Nine patients (11%) were not infused (disease progression: 3 pts; toxicity: 5 pts (sinusoidal obstruction syndrome: 1 pt, encephalopathy: 2 pts, fungal infection; 1 pt, hemoptysis: 1 pt); and CD19 negativation: 1 pt). A high pre-apheresis tumor burden (p=.01), the occurrence (p=.01), and the number of grade ≥ 3 adverse events during bridging period (p<.01) were associated with a higher risk of tisa-cel non-infusion, while HIB was not (p=.73). The 72 remaining patients (89%) finally received tisa-cel infusion, 52 (64%) after a LIB therapy and 20 (25%) after a HIB therapy. Despite a comparable BM disease burden at apheresis between the LIB and the HIB groups, patients presenting a high disease burden prior to LD (bone marrow (BM) blasts > 50%) were more frequent in the HIB group (p< .01). When compared to patients who received a LIB, patients treated with a HIB had a worst, albeit non-statistically different cumulative incidence of relapse (CIR) (SHR 1.94, 95% CI [0.95-3.91], p=.07), an inferior 18-month event-free survival (EFS) (26.9% vs 54.1%; p=.02) and a lower 18-month overall survival (OS) (50.9% vs 88.8%; p<.01). Considering a threshold at 50% BM blasts, patients who presented a high disease burden prior to LD had poorer early response rates (D28 minimal residual disease (MRD) negativity: 85% vs 69%, p< .01), a higher, albeit non-statistically different CIR (SHR 2.27, 95% CI [0.98-5.27], p=.06), an inferior 18-month EFS (26.9% vs 51.3%; p=.02) and a lower 18-month OS (22.6% vs 91.5%; p<.01).

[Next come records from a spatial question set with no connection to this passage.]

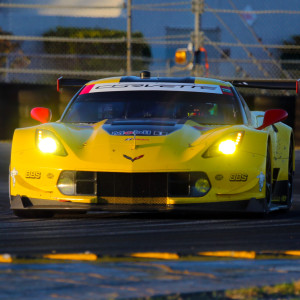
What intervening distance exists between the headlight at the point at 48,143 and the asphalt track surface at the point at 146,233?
0.54 m

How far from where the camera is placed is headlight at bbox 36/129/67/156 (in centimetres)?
755

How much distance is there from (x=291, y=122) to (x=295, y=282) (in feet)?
47.4

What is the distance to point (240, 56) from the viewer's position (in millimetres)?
21234

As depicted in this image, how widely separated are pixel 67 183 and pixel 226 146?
49.1 inches

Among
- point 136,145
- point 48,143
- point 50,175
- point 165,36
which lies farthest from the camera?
point 165,36

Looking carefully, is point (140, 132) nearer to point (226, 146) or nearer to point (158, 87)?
point (226, 146)

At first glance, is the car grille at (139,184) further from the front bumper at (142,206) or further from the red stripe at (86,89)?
the red stripe at (86,89)

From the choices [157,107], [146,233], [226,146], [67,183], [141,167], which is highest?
[157,107]

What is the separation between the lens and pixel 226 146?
7.51m

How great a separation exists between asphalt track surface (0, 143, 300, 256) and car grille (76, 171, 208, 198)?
214 millimetres

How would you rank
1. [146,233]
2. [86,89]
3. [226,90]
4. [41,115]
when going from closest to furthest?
[146,233] → [41,115] → [226,90] → [86,89]

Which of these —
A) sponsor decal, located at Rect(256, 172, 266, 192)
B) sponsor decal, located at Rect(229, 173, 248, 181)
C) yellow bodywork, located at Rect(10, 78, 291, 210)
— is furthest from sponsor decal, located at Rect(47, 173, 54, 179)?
sponsor decal, located at Rect(256, 172, 266, 192)

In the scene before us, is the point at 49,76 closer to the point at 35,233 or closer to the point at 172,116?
the point at 172,116

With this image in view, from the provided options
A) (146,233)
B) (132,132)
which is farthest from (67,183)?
(146,233)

We then asked if the bridge intensity, aimed at achieving a low disease burden before LD, could influence patient outcomes. Median percentages of BM blast infiltration were similar after LIB (0%) and HIB therapy (1%, p=.87) in patients with ≤50% BM blast at LD. In these patients, a prior HIB regimen was associated with a higher rate of detectable MRD at D28 (40% vs 8%, p=.02), an inferior 18-month EFS (18.0% vs 57.5%; p=.02) and a higher, albeit non-statistically different CIR (SHR 2.05, 95%CI [0.87-4.88], p=.1). The 18-month OS did not differ between groups (74.0% vs 94.6%; p=.15), suggesting that these patients may respond to further lines of treatment after relapse. The outcome of patients presenting a low disease burden at LD after a HIB regimen was thus similar to those with a high disease burden at LD.

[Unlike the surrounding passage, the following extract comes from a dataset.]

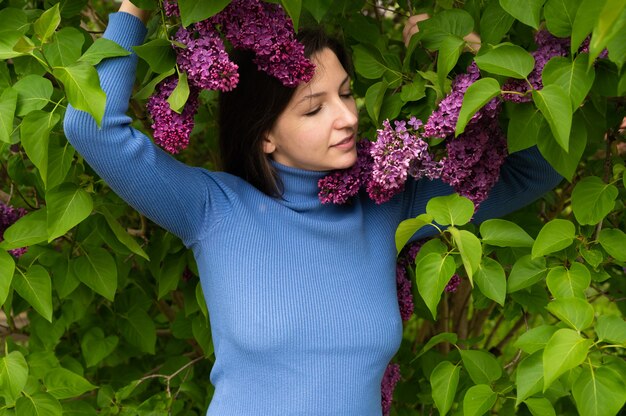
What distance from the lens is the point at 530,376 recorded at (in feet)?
4.59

Conclusion. This study confirms the prognostic value of a high disease burden pre-LD but also reveals that a low disease burden prior tisa-cel therapy is associated with an impaired outcome when obtained through intensification of the bridging therapy. Additional post-tisa-cel therapies should be considered in this group of patients.

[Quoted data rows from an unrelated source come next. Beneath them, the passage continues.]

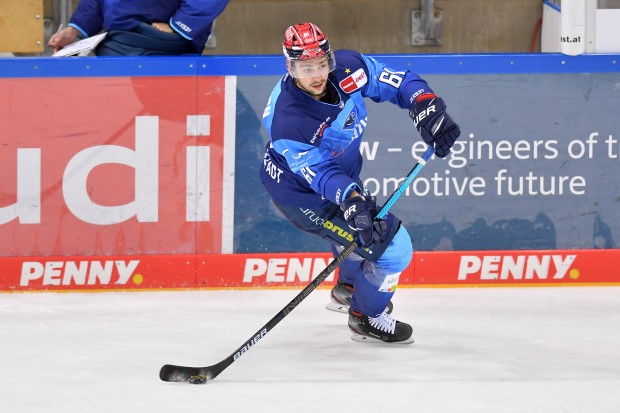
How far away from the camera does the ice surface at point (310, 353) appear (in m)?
4.19

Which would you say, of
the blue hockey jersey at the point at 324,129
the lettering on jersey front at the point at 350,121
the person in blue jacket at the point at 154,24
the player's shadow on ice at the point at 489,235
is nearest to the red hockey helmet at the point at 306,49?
the blue hockey jersey at the point at 324,129

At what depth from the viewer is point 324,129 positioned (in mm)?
4707

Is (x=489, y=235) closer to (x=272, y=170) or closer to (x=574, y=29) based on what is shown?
(x=574, y=29)

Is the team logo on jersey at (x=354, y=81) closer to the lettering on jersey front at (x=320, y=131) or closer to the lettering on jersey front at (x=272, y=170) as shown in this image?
the lettering on jersey front at (x=320, y=131)

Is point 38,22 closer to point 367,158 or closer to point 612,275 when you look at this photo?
point 367,158

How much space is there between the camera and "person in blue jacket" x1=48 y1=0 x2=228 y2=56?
5.87 metres

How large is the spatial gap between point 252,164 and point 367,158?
0.53 m

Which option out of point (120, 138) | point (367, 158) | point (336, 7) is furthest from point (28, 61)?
point (336, 7)

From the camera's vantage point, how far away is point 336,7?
300 inches

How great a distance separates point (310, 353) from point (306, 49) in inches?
46.0

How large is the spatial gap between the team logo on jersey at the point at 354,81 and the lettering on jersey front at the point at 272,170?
0.43 meters

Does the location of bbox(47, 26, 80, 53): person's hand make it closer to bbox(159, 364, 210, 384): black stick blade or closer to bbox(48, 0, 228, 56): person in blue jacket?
bbox(48, 0, 228, 56): person in blue jacket

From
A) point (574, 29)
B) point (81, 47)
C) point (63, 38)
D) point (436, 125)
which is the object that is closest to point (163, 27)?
point (81, 47)

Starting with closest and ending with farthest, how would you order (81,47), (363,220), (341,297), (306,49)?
(363,220) < (306,49) < (341,297) < (81,47)
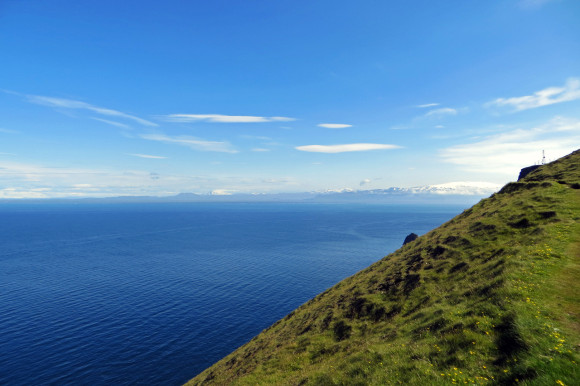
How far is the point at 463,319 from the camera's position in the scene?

Disclosures: Rabian: Kite-Gilead: Honoraria; Jazz Pharmaceuticals: Honoraria. Parquet: Sanofi: Honoraria; Kite/Gilead: Honoraria; Novartis: Honoraria. Brignier: Kite/Gilead: Honoraria. Dalle: Jazz Pharmaceuticals: Honoraria. Madelaine: Novartis: Consultancy; Kite/Gilead: Consultancy. Larghero: Kite/Gilead: Consultancy; Janssen: Consultancy; Novartis: Consultancy; BMS: Consultancy. Boissel: Astellas Pharma: Honoraria; ARIAD/Incyte: Honoraria; Servier: Consultancy, Honoraria, Other: Advisory role; Novartis: Consultancy, Honoraria, Other: Advisory role, Research Funding; Amgen: Consultancy, Honoraria, Other: Expert Testimony and advisory role, Research Funding. Baruchel: Novartis: Honoraria; Celgene: Honoraria; Servier: Honoraria; Jazz: Honoraria; Astra-Zeneca: Honoraria.